Fortunately, OpenShift has built-in tools for doing just this. With only a small amount of work you can ensure that you’re receiving the proper alerts and warnings so that you can, hopefully, avoid any sticky situations. This week we are joined by Brian Gottfried, from Red Hat Consulting, to focus on Alertmanager, how to configure it and how to customize the settings to avoid both too many alerts and not enough.
As always, please see the list below for additional links to specific topics, questions, and supporting materials for the episode!
If you’re interested in more streaming content, please subscribe to the OpenShift.tv streaming calendar to see the upcoming episode topics and to receive any schedule changes. If you have questions or topic suggestions for the Ask an OpenShift Admin Office Hour, please contact us via Discord, Twitter, or come join us live, Wednesdays at 11am EDT / 1500 UTC, on YouTube and Twitch.
Episode 31 recorded stream:
Use this link to jump directly to where we start talking about today’s topic.
Supporting links for today:
- A question from Twitter about disconnected installs and using an ImageContentSourcePolicy (ICSP). While the ICSP is necessary to map image locations from their original, connected, locations to the new disconnected, there are some things on the roadmap to make disconnected a better overall experience. We also talked about disconnected installs in episode 13 if you want more information.
- Another Twitter inspired topic this week: load balancers for OpenShift. There’s a number of options available for load balancing OpenShift API and Ingress traffic, the best one is the one that works for you!
Questions answered during the stream:
- Can the timezone be set for the cluster? Unfortunately not, but you can track the RFE here.
- What is the architecture and components of the OpenShift Monitoring service? The architecture diagram used can be found in the docs here. There are multiple components, including Prometheus for data export and collection, Thanos for aggregation and reduction, and when using Advanced Cluster Manager, Observatorium for historical views.

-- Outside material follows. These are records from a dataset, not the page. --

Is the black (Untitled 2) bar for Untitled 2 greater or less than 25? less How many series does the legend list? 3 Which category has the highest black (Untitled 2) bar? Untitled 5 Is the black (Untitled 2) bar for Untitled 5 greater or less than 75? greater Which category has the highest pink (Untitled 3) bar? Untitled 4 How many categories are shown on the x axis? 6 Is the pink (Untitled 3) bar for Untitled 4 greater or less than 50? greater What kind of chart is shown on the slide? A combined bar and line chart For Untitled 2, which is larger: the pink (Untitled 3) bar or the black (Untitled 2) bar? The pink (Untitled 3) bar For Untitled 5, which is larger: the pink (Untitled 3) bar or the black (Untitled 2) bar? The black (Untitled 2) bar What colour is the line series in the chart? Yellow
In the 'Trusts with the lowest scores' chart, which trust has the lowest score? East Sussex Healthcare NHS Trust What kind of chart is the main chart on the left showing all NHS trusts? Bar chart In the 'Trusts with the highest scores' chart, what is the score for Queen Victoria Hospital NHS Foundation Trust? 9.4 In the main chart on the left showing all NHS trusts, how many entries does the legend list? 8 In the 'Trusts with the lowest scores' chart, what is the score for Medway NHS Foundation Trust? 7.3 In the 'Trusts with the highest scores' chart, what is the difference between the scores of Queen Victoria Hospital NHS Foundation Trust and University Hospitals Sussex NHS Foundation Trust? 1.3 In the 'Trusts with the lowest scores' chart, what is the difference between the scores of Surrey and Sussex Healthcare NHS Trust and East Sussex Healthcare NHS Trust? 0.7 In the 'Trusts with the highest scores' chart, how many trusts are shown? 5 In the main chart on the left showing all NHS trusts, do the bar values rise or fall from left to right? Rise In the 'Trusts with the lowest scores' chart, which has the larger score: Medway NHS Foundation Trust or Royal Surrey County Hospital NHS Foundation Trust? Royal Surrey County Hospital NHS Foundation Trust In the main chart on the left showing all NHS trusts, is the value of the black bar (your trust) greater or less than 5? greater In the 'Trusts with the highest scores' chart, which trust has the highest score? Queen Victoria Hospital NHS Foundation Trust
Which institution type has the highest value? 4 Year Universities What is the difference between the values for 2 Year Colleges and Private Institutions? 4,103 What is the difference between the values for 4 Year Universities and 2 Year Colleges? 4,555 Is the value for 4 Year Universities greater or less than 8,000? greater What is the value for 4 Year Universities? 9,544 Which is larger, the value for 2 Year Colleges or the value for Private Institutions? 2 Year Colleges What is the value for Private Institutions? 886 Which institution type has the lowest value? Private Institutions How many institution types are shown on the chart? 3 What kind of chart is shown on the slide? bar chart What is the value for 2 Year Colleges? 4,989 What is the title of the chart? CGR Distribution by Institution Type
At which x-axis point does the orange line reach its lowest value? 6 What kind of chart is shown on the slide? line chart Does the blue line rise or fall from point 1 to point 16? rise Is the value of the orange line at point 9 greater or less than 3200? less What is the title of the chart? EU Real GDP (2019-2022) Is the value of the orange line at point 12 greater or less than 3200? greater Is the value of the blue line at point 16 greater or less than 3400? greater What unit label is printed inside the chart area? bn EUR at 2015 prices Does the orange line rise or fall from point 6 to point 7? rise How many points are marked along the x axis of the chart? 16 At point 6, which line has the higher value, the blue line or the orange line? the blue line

- Alert fatigue is real and you should be careful of it when configuring your system!
- How do I enable user workload monitoring? It’s done by adding a ConfigMap to the openshift-monitoring namespace, see the docs here.
- What role does Thanos play? It’s important for aggregating metrics across multiple Prometheus instances, for example when user workload monitoring is enabled in the cluster.
- What persistent storage should I use for long term data retention? Brian answers this during the stream, the docs explain how to configure persistent storage.
- Is user workload monitoring with Istio and mTLS going to be supported? This is most likely because you cannot modify alerts and monitoring in the system namespaces.
- Is there a way to get individual container metrics from a Pod with multiple containers? You would need to configure each container to expose a different metrics endpoint, then configure ServiceMonitors for each of them.
- How do I configure AlertManager to send to Mattermost? You’ll need to use a webhook via a community plugin for AlertManager or create your own.
- Is it possible to configure per-namespace alert addresses? Yes, this should be possible using labels. There’s an example here.